Wednesday, October 10, 2007

NYC Speaker Quinn's Five Fiscal Reforms

The New York State Financial Control Board (FCB), created in 1975 to oversee New York City's finances, sunsets in less than a year. City Council Speaker Christine Quinn this morning addressed the City's fiscal reporting (full text here). She has a five-point fiscal-reform program. All of her points are good ones. She is making one of them effective on her own authority (#4) and is recommending the others to the Mayor, Governor, state legislature and her own City Council colleagues:

1. More accountable independent public entities. The Transit Authority, the Health and Hospitals Corporation, the Economic Development Corporation and the NYC Housing Authority have increased their reporting. Oversight should be even stronger.
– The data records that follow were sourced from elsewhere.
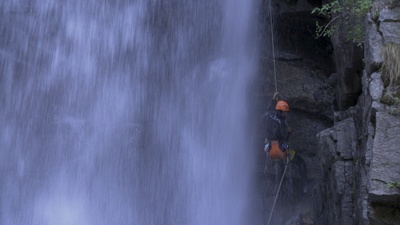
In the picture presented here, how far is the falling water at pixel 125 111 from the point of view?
1334 cm

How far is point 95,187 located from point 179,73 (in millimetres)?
3390

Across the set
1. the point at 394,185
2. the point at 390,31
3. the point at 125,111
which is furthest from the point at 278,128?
the point at 394,185

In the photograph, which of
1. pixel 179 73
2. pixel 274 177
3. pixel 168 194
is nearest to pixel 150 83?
pixel 179 73

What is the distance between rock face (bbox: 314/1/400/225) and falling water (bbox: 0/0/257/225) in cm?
388

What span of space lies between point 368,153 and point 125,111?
7880 millimetres

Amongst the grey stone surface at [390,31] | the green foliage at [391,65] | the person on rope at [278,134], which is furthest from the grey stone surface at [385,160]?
the person on rope at [278,134]

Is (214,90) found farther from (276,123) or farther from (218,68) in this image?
(276,123)

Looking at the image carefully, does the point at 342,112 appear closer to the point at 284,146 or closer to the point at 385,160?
the point at 284,146

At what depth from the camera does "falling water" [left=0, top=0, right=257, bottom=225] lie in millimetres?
13344

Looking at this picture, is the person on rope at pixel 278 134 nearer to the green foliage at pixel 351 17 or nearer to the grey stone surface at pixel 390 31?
the green foliage at pixel 351 17

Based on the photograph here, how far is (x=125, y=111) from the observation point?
14.1 metres

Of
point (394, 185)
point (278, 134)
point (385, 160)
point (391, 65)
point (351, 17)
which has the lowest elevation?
point (394, 185)

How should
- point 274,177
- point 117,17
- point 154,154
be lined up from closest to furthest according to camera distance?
1. point 274,177
2. point 154,154
3. point 117,17

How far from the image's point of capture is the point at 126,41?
14.7 m
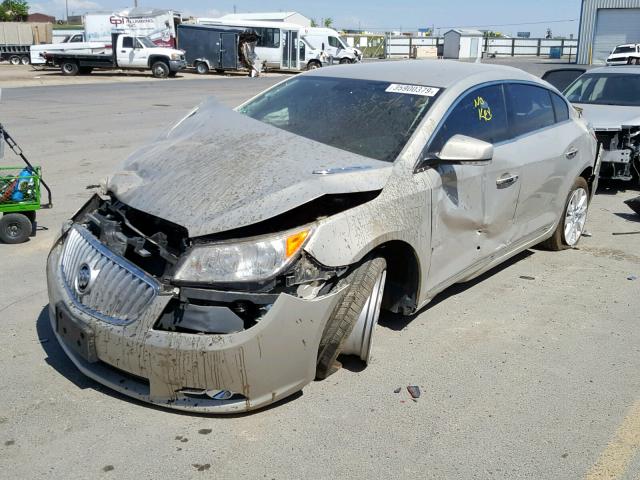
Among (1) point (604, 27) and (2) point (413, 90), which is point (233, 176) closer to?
(2) point (413, 90)

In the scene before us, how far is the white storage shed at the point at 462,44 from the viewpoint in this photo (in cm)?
5803

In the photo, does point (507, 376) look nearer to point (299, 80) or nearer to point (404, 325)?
point (404, 325)

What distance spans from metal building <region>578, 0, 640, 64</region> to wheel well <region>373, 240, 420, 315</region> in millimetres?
50594

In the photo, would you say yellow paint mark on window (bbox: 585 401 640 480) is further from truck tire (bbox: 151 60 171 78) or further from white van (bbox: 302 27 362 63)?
white van (bbox: 302 27 362 63)

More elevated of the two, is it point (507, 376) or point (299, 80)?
point (299, 80)

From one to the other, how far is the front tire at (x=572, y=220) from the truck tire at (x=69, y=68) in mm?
29796

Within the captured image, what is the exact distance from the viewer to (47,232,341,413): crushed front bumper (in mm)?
3004

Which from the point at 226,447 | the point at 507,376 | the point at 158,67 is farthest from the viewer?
the point at 158,67

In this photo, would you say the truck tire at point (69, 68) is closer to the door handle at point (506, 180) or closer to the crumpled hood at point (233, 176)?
the crumpled hood at point (233, 176)

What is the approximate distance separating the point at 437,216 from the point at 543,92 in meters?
2.17

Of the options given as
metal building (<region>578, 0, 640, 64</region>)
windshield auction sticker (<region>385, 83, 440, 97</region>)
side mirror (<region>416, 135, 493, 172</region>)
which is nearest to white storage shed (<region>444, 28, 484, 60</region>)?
metal building (<region>578, 0, 640, 64</region>)

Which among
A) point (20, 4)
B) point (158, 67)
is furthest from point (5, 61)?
point (20, 4)

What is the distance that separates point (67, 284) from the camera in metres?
3.51

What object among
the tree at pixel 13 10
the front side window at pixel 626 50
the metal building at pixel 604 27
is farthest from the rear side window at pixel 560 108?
the tree at pixel 13 10
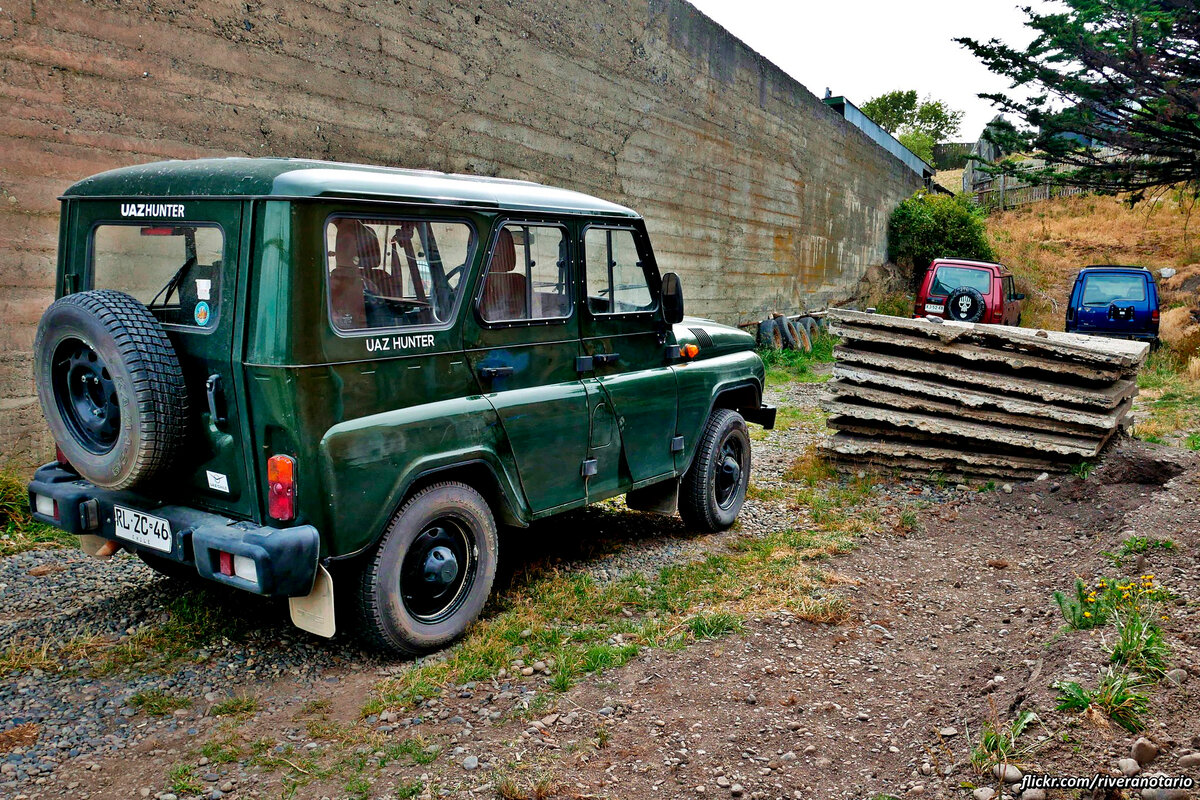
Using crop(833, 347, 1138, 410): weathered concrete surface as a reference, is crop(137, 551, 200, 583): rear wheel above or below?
below

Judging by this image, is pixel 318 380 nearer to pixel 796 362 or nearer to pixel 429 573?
pixel 429 573

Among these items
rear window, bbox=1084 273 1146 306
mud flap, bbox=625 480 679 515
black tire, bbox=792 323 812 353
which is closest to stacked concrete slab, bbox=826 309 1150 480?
mud flap, bbox=625 480 679 515

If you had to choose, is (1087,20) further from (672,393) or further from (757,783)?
(757,783)

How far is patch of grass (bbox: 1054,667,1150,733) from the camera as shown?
300cm

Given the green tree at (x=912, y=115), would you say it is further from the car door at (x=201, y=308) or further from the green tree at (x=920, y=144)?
the car door at (x=201, y=308)

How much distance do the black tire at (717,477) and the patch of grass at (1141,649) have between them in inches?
105

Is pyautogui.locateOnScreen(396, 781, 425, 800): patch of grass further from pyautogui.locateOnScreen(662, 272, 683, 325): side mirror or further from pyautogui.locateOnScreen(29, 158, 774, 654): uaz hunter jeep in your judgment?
pyautogui.locateOnScreen(662, 272, 683, 325): side mirror

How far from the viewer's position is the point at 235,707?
135 inches

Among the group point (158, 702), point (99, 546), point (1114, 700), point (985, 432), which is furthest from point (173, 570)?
point (985, 432)

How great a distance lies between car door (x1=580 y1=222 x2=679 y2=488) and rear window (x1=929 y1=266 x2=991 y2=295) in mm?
10017

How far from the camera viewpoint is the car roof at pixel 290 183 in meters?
3.45

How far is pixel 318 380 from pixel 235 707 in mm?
1353

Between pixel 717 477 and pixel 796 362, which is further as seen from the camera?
pixel 796 362

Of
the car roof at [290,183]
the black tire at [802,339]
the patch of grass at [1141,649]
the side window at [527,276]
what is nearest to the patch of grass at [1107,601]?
the patch of grass at [1141,649]
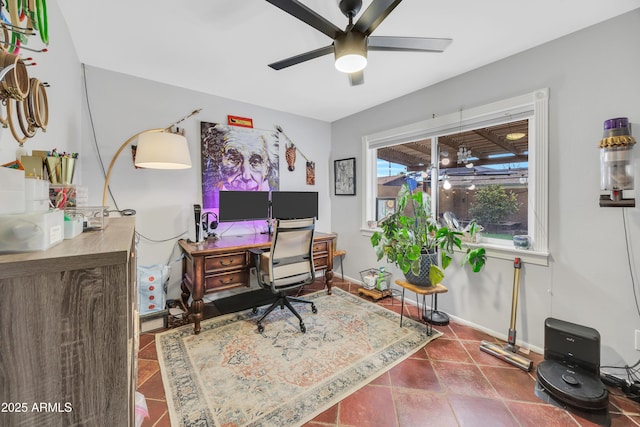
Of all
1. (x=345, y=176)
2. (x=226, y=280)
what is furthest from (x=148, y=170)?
(x=345, y=176)

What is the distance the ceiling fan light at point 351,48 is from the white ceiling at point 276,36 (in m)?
0.28

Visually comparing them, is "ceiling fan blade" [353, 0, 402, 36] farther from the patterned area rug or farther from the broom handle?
the patterned area rug

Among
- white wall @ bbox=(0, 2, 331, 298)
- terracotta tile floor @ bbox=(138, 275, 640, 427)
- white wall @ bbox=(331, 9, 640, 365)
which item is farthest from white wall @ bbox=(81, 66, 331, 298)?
white wall @ bbox=(331, 9, 640, 365)

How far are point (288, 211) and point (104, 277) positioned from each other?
2859mm

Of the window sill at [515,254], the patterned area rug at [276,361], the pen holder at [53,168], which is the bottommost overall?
the patterned area rug at [276,361]

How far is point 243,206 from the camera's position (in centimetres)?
298

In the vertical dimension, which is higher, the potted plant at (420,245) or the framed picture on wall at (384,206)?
the framed picture on wall at (384,206)

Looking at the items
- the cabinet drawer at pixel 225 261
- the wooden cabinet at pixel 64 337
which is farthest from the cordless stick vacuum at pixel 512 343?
the wooden cabinet at pixel 64 337

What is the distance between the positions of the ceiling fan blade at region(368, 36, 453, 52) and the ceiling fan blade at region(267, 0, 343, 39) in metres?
0.25

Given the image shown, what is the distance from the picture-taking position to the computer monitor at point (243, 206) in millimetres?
2850

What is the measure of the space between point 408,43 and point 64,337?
2.03 metres

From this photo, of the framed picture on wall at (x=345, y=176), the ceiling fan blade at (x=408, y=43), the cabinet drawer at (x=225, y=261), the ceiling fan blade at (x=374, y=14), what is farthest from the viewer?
the framed picture on wall at (x=345, y=176)

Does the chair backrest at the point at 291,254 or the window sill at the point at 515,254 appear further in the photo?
the chair backrest at the point at 291,254

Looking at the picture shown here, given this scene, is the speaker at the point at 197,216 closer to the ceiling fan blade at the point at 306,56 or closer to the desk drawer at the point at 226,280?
the desk drawer at the point at 226,280
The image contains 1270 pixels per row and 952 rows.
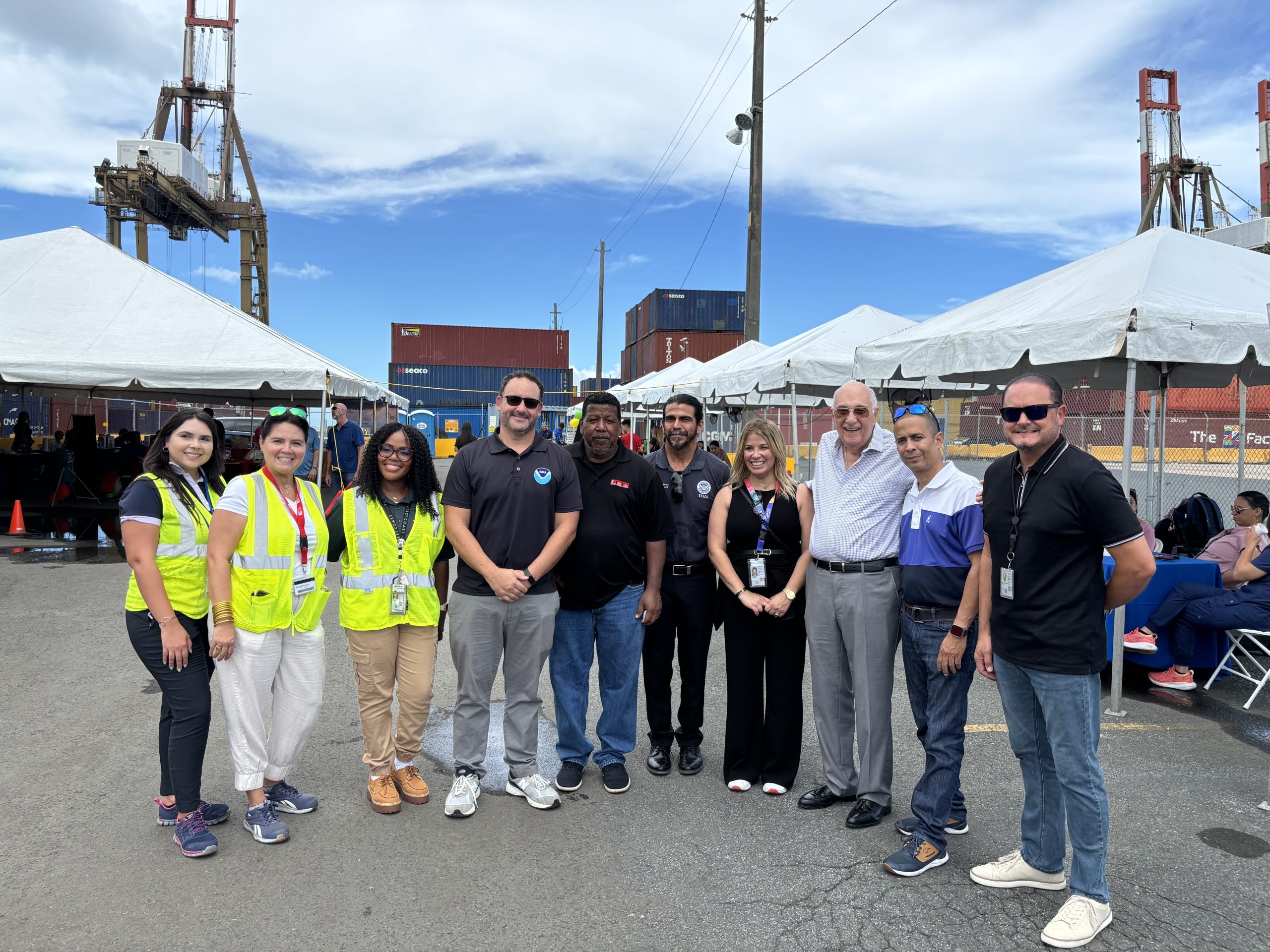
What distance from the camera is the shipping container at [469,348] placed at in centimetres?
5619

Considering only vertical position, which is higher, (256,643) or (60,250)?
(60,250)

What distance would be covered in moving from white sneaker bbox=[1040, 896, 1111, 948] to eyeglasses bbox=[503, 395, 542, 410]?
2750 millimetres

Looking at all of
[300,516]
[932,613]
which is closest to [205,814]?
[300,516]

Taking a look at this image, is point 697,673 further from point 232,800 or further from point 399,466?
point 232,800

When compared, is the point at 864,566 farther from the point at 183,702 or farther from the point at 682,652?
the point at 183,702

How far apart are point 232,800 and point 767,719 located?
248 centimetres

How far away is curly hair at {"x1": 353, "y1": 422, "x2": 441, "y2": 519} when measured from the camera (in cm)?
352

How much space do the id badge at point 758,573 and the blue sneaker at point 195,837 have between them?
2469mm

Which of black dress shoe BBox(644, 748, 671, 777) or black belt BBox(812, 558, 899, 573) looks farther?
black dress shoe BBox(644, 748, 671, 777)

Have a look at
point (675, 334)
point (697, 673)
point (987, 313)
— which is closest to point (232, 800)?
point (697, 673)

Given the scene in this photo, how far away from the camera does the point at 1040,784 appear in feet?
9.73

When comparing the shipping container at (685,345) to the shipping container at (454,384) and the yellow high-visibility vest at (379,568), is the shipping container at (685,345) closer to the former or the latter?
the shipping container at (454,384)

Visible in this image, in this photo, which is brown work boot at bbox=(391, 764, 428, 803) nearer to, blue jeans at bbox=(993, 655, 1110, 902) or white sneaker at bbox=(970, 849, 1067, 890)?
white sneaker at bbox=(970, 849, 1067, 890)

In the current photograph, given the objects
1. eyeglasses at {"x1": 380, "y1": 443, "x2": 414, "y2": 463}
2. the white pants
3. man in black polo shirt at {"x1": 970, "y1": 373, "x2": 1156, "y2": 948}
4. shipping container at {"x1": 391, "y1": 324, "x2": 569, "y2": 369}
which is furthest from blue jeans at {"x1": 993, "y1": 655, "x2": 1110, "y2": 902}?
shipping container at {"x1": 391, "y1": 324, "x2": 569, "y2": 369}
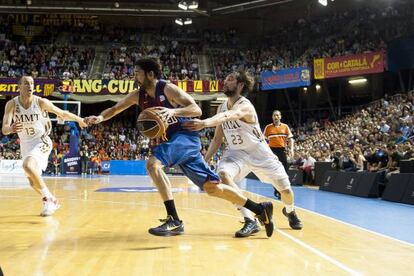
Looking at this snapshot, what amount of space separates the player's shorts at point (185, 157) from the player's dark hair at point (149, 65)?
28.3 inches

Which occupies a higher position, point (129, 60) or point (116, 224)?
point (129, 60)

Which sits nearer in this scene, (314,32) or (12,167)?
(12,167)

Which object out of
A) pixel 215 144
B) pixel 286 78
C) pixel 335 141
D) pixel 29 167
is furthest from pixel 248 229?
pixel 286 78

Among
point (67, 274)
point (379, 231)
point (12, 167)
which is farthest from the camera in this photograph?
point (12, 167)

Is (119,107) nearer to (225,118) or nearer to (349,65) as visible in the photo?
(225,118)

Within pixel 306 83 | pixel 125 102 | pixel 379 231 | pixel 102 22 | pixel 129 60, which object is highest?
pixel 102 22

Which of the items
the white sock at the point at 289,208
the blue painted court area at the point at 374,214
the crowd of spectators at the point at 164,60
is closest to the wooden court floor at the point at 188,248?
the white sock at the point at 289,208

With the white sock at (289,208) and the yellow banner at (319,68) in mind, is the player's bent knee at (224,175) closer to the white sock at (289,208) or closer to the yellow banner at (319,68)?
the white sock at (289,208)

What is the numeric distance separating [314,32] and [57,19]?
64.5 feet

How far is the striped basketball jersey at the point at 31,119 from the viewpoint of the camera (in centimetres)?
715

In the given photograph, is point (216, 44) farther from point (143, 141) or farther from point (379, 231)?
point (379, 231)

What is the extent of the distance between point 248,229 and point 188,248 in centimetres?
111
2. More accountable budgeting. Short-term debt should be watched because in 1975 the City had $6 billion of it. Oversight over City borrowing should be the responsibility of the City Comptroller. In addition, the city’s tax collection and spending numbers should be reported by the Mayor to the City Council, City Comptroller and the Independent Budget Office.

3. A “rainy day fund.” Surplus revenues can be diverted in good times for use in leaner ones. years. State legislative approval is needed for this. (The averaging of property assessments over five years is in itself a form of rainy day fund. The problem with actual rainy-day funds historically is that they are tempting - they get used up fast at the first sign of morning dew. The criteria for adding to and drawing from the fund need to be automatic.)

4. Disclosure of sponsors of capital projects. Names of council members will now be disclosed along with the capital projects they sponsor. Speaker Quinn is introducing this reform on her own authority.

5. Program budgeting. Department budgets need to be informative and linked to the Mayor's Management Report. This fifth proposal is of particular interest to me. When I was Chief Economist at the NYC Comptroller's Office, I attempted a reorganization of the City's budget - with the help of the Chief Accountant - to conform to the categories of the Mayor's Management Report.